From the line with "Press tip in" through the line with "Recap tightly after", repeat the entries verbatim, both end lines included, and add nothing.

****

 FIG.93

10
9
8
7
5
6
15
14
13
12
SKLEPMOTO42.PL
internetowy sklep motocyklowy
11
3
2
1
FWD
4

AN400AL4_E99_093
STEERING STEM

****

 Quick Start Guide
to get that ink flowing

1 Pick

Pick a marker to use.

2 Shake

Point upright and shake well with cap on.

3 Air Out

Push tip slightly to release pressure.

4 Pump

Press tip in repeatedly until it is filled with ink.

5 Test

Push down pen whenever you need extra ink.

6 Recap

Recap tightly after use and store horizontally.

****

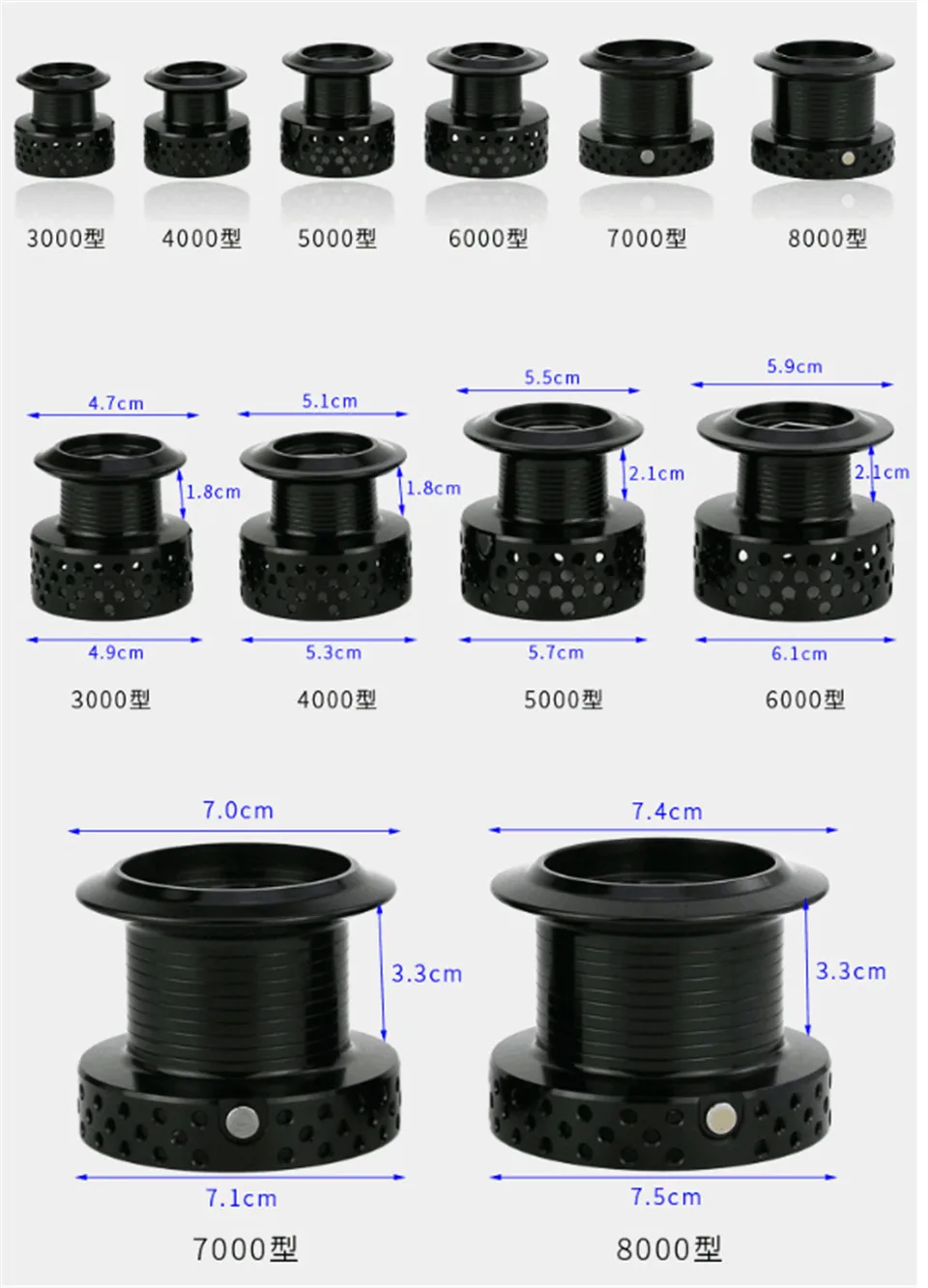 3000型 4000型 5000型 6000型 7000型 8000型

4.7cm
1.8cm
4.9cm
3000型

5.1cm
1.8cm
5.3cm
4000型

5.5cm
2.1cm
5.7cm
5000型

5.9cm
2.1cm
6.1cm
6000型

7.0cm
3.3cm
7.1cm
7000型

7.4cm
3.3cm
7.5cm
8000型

****

### Solution below
Press tip in repeatedly until it is filled with ink.

5 Test

Push down pen whenever you need extra ink.

6 Recap

Recap tightly after use and store horizontally.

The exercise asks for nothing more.